In recent weeks, there have been four economic and political factors that are highly significant for asset market psychology and therefore the direction of markets. In this context, we are considering asset markets broadly, as equity, property and bond markets must now be considered concurrently in determining the repercussions of various statements or policies. That is not to say that asset markets are acting in a coordinated or predictable fashion – they are not.
Four factors at work
The recent period was also one that included an extended holiday in China and a long weekend in the US. Holidays tend to stabilise markets… It’s as if frenetic trading is periodically overtaken by rational thought.
While many commentators are pointing to widening credit spreads in corporate debt markets, or the hope that oil prices will lift from renewed OPEC negotiations, the following are more significant for Australian markets at present.
The four factors that caught our eye are these:

  1. Japan slipped into negative economic growth in the December quarter;
  2. The European Central Bank flagged that it will stimulate further as deflationary pressures increase;
  3. The Australian taxation debate has drifted once again into a fog of uncertainty; and
  4. Australia’s population passed 24 million.

Let’s consider each and develop a view on what they might mean for markets.

> [PROVIDED INFORMATION]:
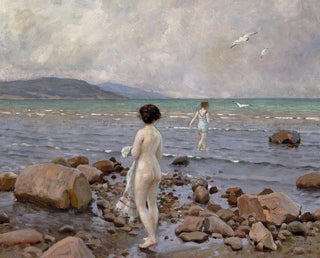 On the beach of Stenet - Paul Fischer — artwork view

...

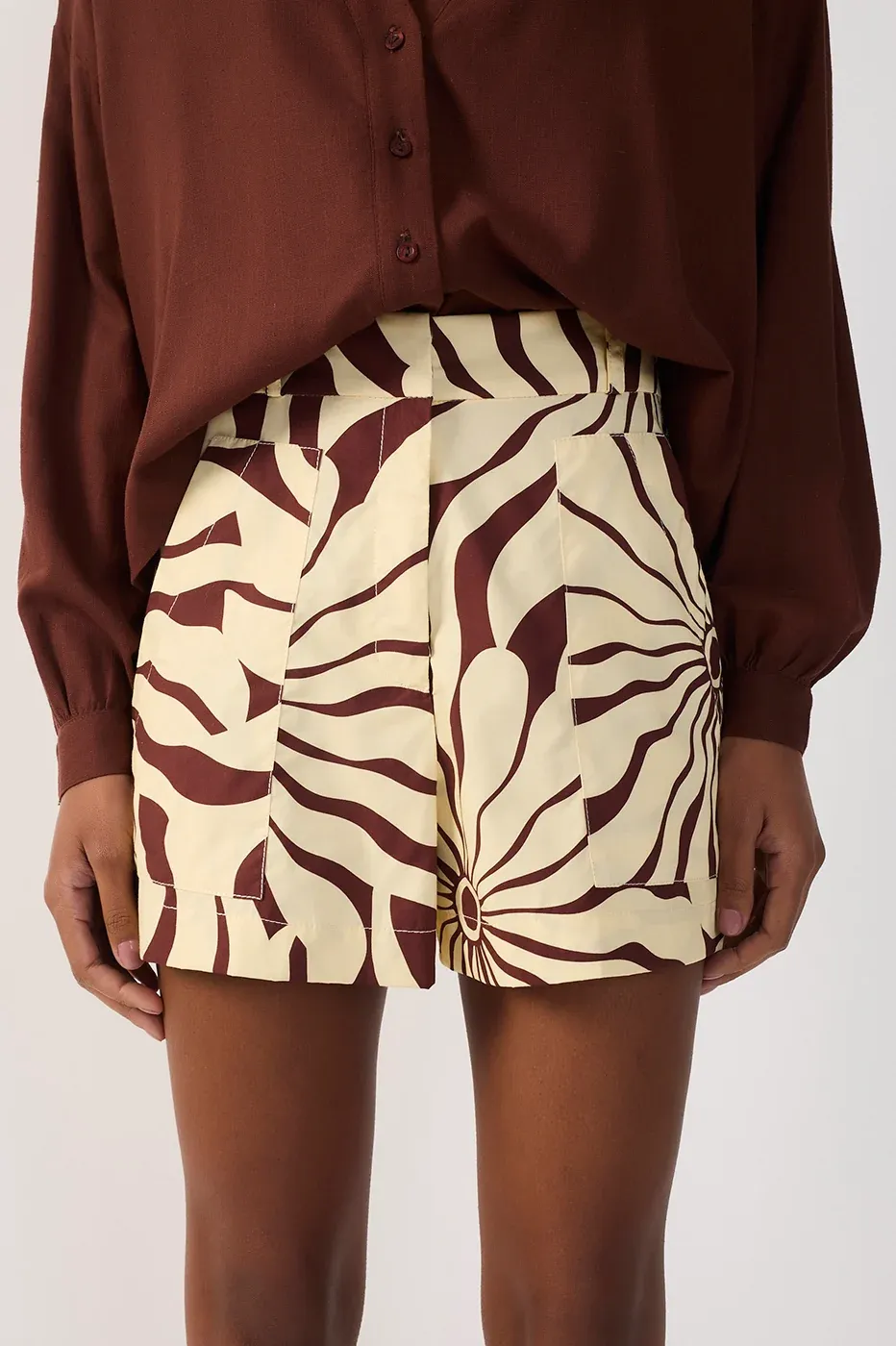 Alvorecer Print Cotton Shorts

--

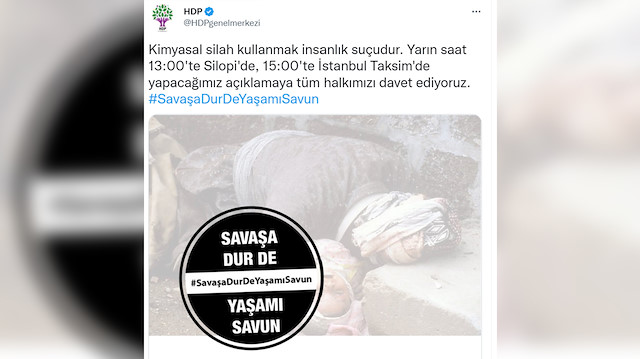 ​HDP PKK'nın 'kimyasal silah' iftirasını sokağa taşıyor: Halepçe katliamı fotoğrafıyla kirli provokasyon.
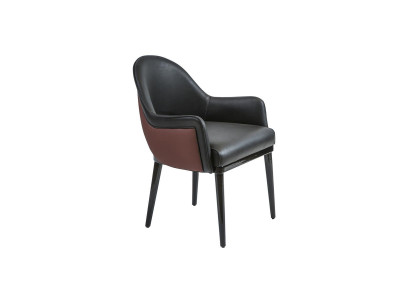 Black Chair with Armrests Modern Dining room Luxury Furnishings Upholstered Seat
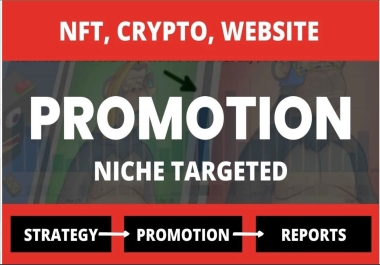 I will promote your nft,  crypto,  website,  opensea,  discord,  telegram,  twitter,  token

> [EXERCISE AIM]: Reproduce verbatim the stretch of the market commentary from "1. Japan slipped" through "passed 24 million.". Rely solely on the commentary, without drawing on the material.

> [RESPONSE TO THIS TASK]:
1. Japan slipped into negative economic growth in the December quarter;
  2. The European Central Bank flagged that it will stimulate further as deflationary pressures increase;
  3. The Australian taxation debate has drifted once again into a fog of uncertainty; and
  4. Australia’s population passed 24 million.